**** Record set

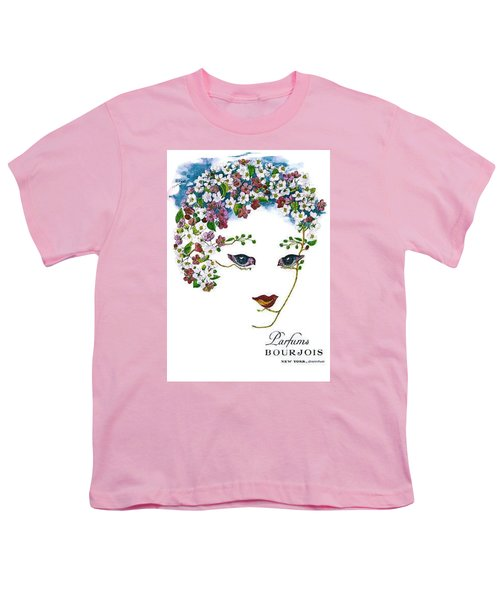 Youth T-Shirt featuring the digital art Bourjois by ReInVintaged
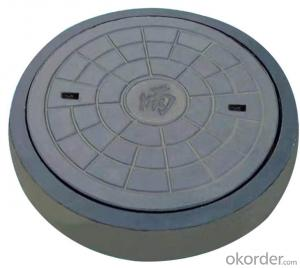 Ductile Iron Manhole Cover for Construction's Systerm in China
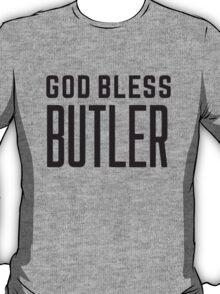 God Bless Butler T-Shirt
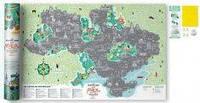 Скретч карта світу Travel Map Моя Рідна Україна ( укр.) (тубус )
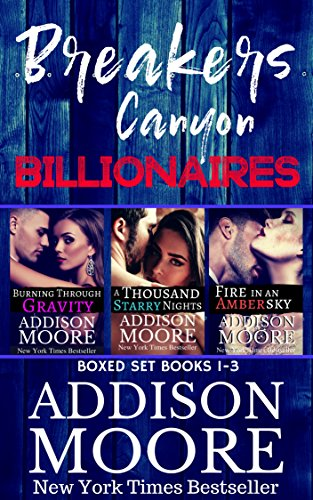 Breakers Canyon Billionaires: (Boxed Set Books (Breaker Set)
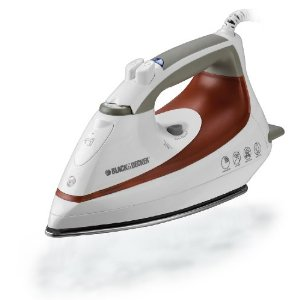 Black & Decker F1055 Steam Advantage Iron with Stainless-Steel Soleplate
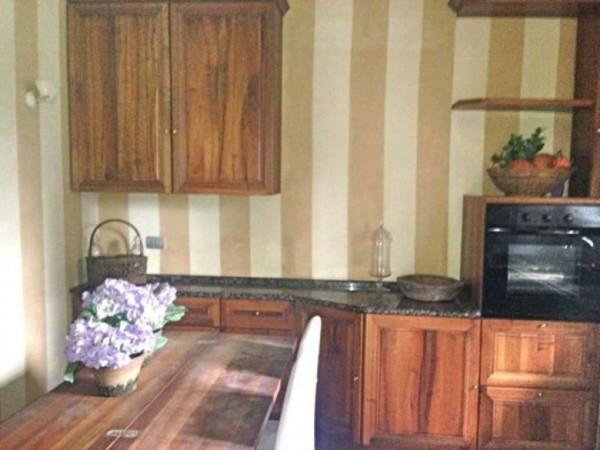 Appartamento in vendita a Impruneta, 230 mq - Foto 11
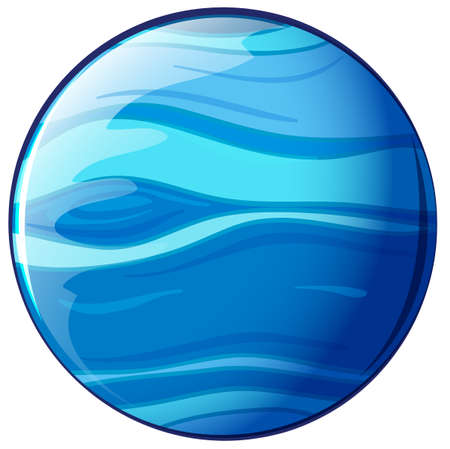 globular: Illustration of a blue planet on a white background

********

_Activity_
The preceding entries should be duplicated word for word; no picture belongs in the copy.

_Solution to the problem_
 Youth T-Shirt featuring the digital art Bourjois by ReInVintaged
 Ductile Iron Manhole Cover for Construction's Systerm in China
 God Bless Butler T-Shirt
 Скретч карта світу Travel Map Моя Рідна Україна ( укр.) (тубус )
 Breakers Canyon Billionaires: (Boxed Set Books (Breaker Set)
 Black & Decker F1055 Steam Advantage Iron with Stainless-Steel Soleplate
 Appartamento in vendita a Impruneta, 230 mq - Foto 11
 globular: Illustration of a blue planet on a white background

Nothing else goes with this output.